• _WORK INSTRUCTIONS_
Answer these questions from the diary entry below.
1. What flight did the writer change the Delta ticket to?
2. How much did the writer pay at Firestone, and for what?
3. How much did Dad give the writer toward that charge?

• _SUPPLIED TEXT_
________________

A Writer’s Diary Entries From Late April, 1988


Friday, April 22, 1988

9:30 PM. Last night I spoke to Teresa. Earlier in the day she’d left a message that she had the opportunity to come to Fort Lauderdale this weekend.

That was something I wasn’t looking forward to on this last weekend in my apartment when I have so much to do. But as it turned out, Teresa’s friend had been able to use her nonrefundable tickets after all.

Yesterday I changed my own Delta ticket to the 11:45 AM flight to LaGuardia on Thursday, May 5 – so I’ll be back in New York City in less than two weeks.

After all the car trouble I’ve had this week, I’ll be glad to be going back to subways, buses and walking for a while.

My car ran okay yesterday after I returned the rental car, but this morning I again had trouble starting it, and when I had Dad drive it, he said I definitely needed new brakes. I knew that, too, I suppose.

Anyway, after depositing the $2000 I took out of Publix Teller in cash advances last night, I brought the car over to Firestone and walked back to my parents’ house, where I exercised for an hour to the Body Shaping video.

Today’s mail brought lots of goodies, and I had plenty of reading material all afternoon. I picked up my car at 5:30 PM and paid $374 for the brakes and two new tires which they convinced me I needed.

I took my car to my parents’ house, but as we were leaving for dinner, I noticed the rear tire was flat. After returning from the restaurant, I called the AAA. Now I have to fix my old tire and maybe buy a new spare.

Dad gave me $300 of the $374 I charged on Diners Club since he’s the one, not me, who’ll be using the car after I go to New York on May 5.

________________

• _PROVIDED MATERIAL_
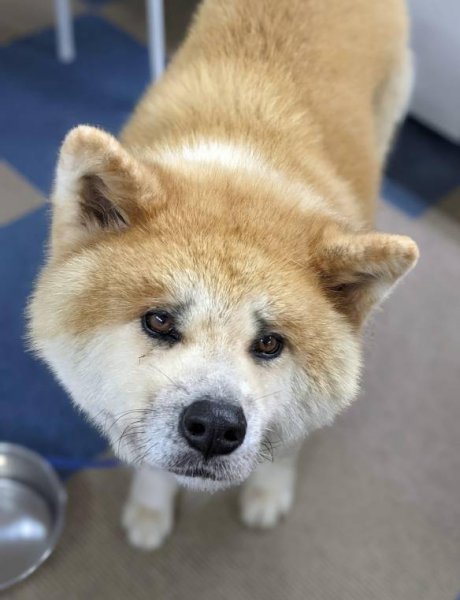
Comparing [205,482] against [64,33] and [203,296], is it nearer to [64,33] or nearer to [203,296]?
[203,296]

________________

• _RESULT OF THIS EXERCISE_
1. The 11:45 AM flight to LaGuardia on Thursday, May 5.
2. $374, for the brakes and two new tires.
3. $300 of the $374.